Plusieurs critiques littéraires, qui probablement ont l’habitude d’ignorer « la 4e de couv » (ce n’est pas le cas de tous) ont heureusement lu le « vrai » livre de Henri Gourdin. Ils se lâchent, car Henri Gourdin leur en donne l’occasion et la matière, on l’appellera une « gourdinade ». 

Coups de gourdin sur Victor Hugo

Par Michel Porcheron

[Pour ceux, très peu nombreux, qui auraient manqué le début (8 mai 2016) :

http://cubacoop.org/spip.php?page=article&id_article=2757 ]

Si certains critiques littéraires signent des chroniques plutôt conformistes sur le livre « Les Hugo » de Henri Gourdin (Grasset, 2016, 477 pages), à l’instar de Vincent Roy de la revue Transfuge (« Une passionnante biographie des Hugo (qui) se lit comme une histoire de notre pays.
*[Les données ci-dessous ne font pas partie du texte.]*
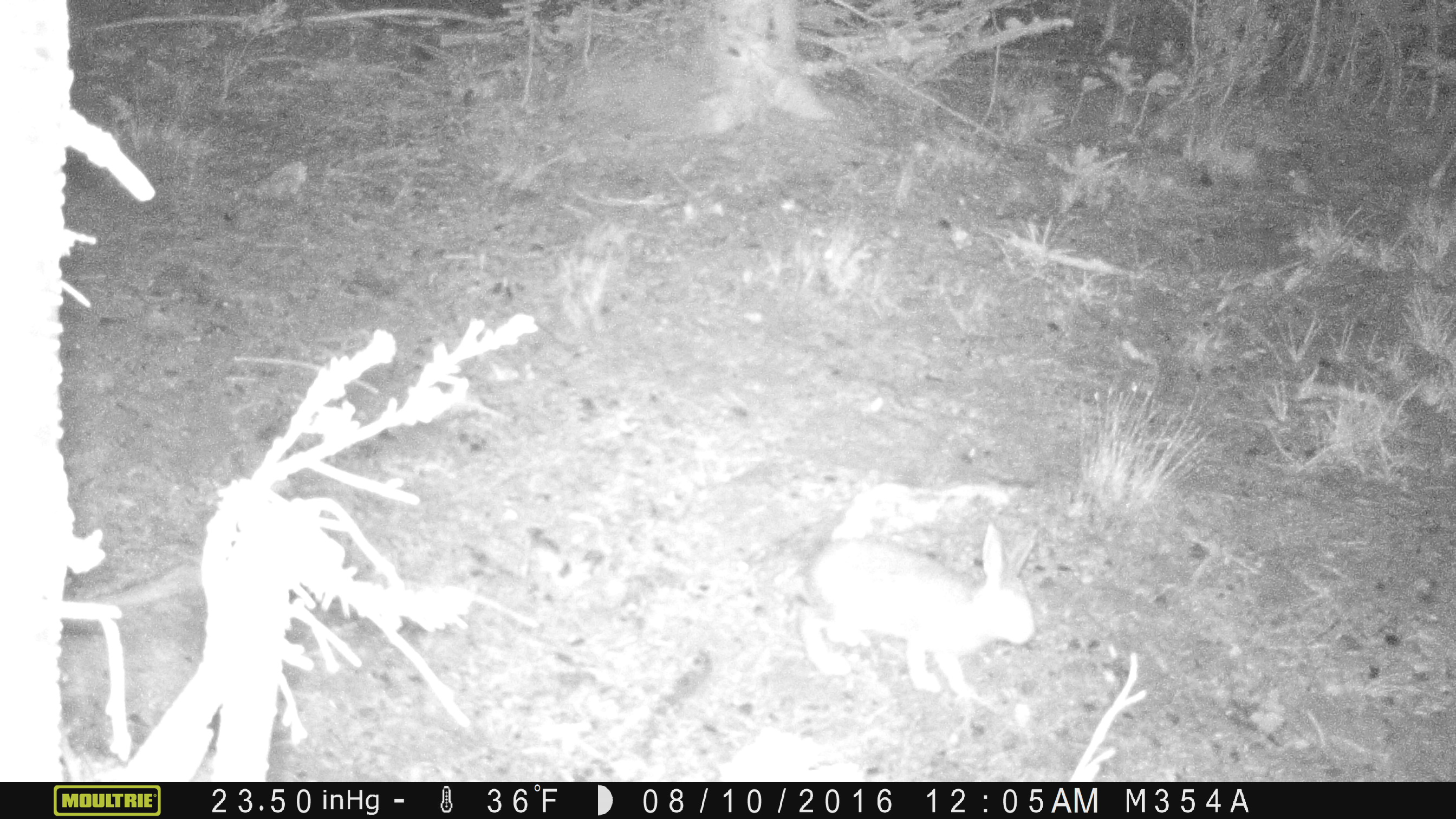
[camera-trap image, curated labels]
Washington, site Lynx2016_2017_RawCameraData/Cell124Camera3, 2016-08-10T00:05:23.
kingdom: Animalia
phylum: Chordata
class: Mammalia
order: Lagomorpha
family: Leporidae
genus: Lepus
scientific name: Lepus americanus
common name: snowshoe hare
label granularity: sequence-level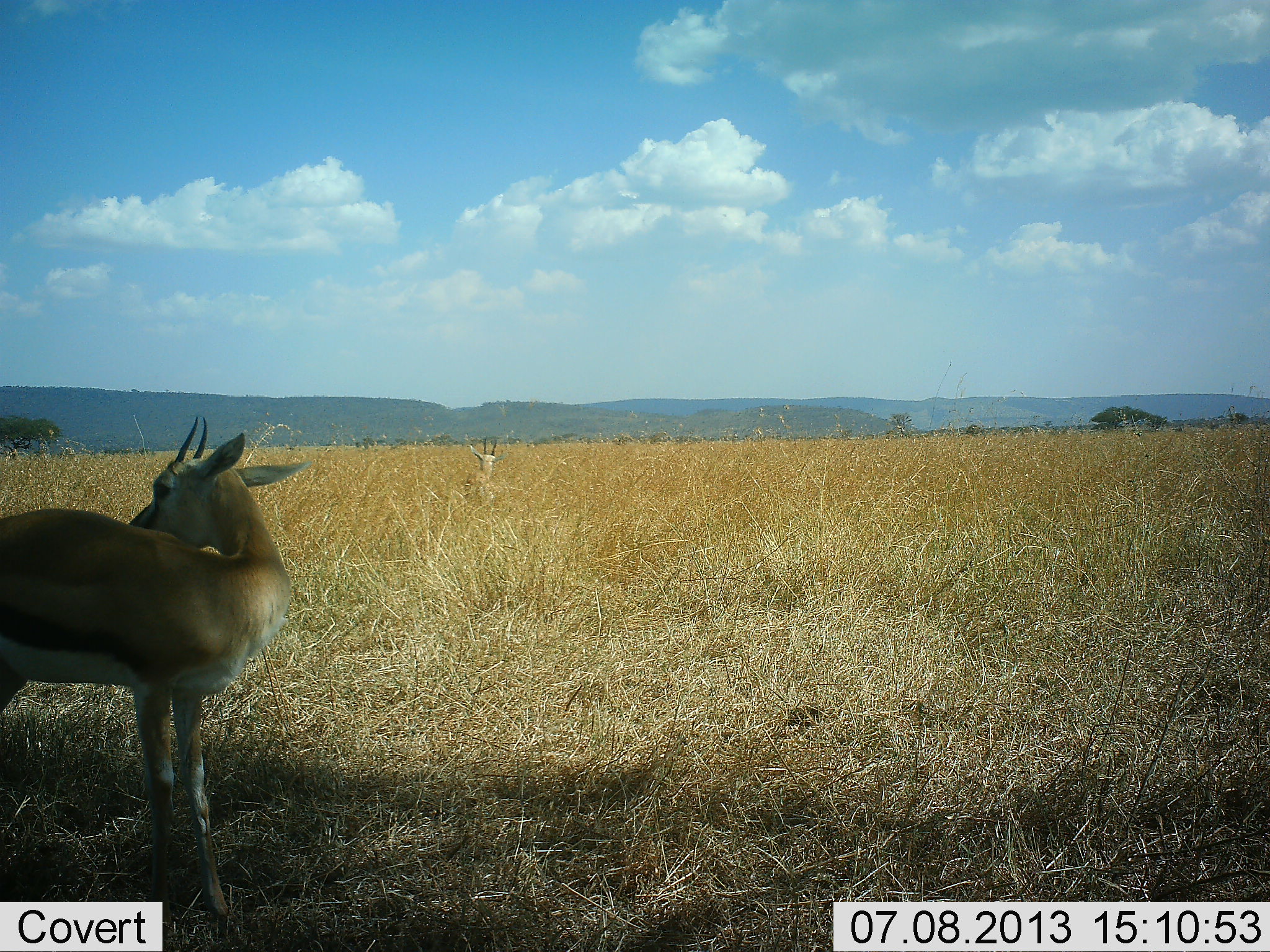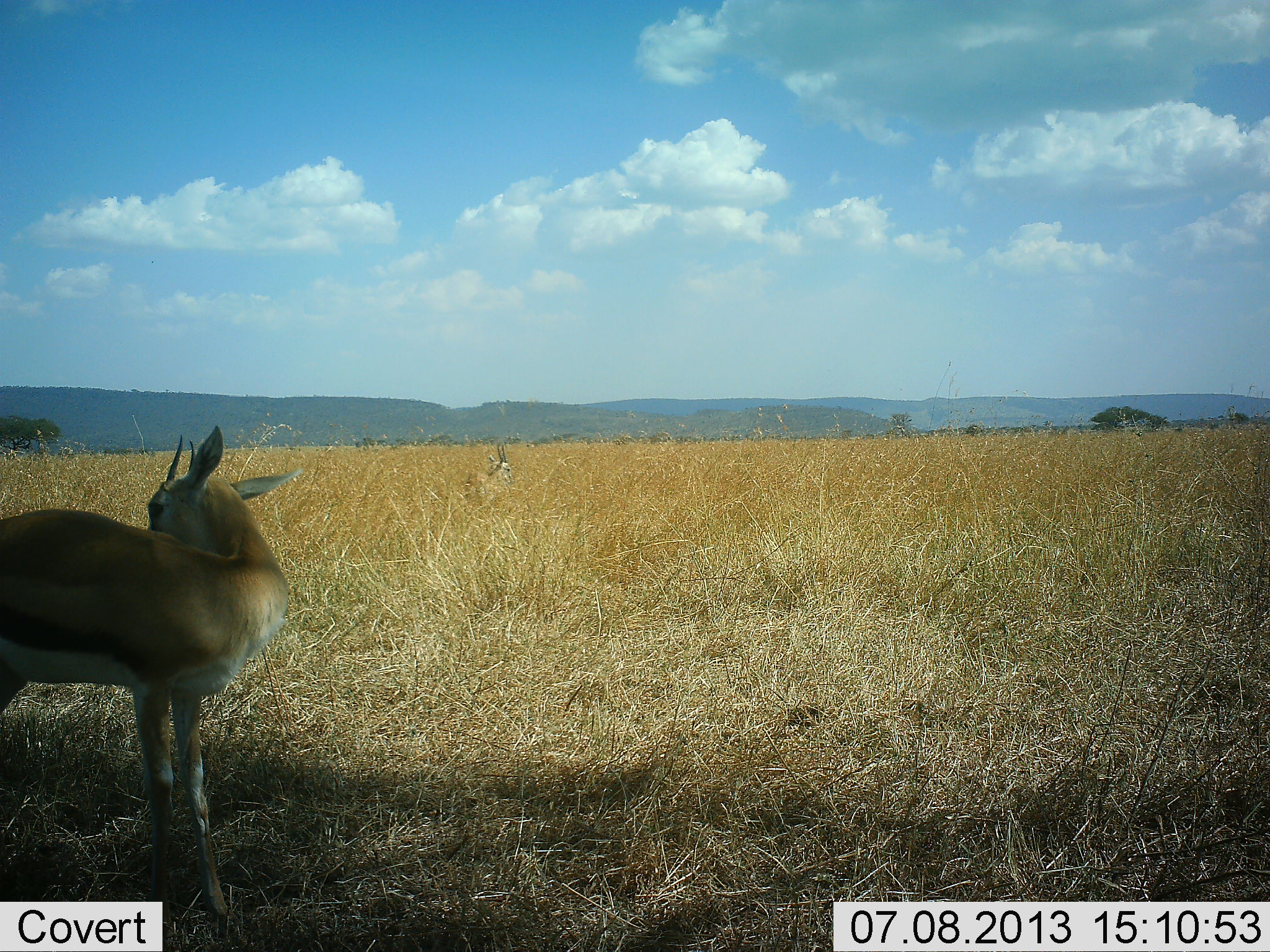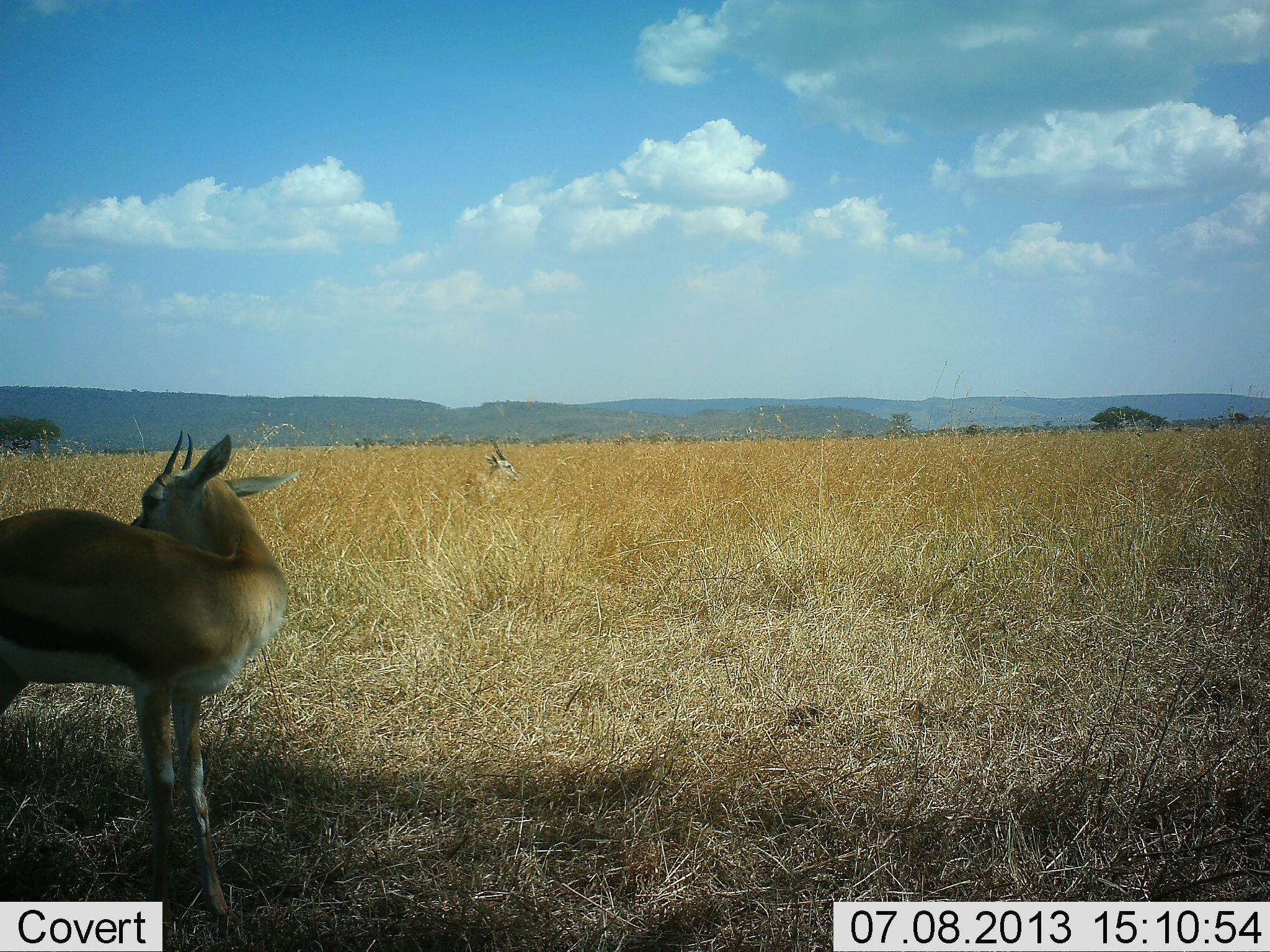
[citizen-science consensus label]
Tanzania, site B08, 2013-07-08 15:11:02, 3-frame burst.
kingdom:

Ce roman familial inédit est captivant » ou de Baptiste Liger de Lire (« Un passionnant essai biographique sur la famille de Victor Hugo, remarquablement écrit, habilement sourcé et construit personnage par personnage »), d’autres critiques, ah les misérables, sont franchement plus directs, incisifs, n’y vont pas de main morte, par quatre chemins, soulignant les grands mérites et la valeur de l’ouvrage d’Henri Gourdin. Ils se payent la tête à « Toto », c’est la faute à Gourdin et à sa « gourdinade » !

Les chroniques de ces derniers ont si peu à voir avec celles des critiques cités plus haut qu’on peut se poser la question : ont-ils lu le même livre ?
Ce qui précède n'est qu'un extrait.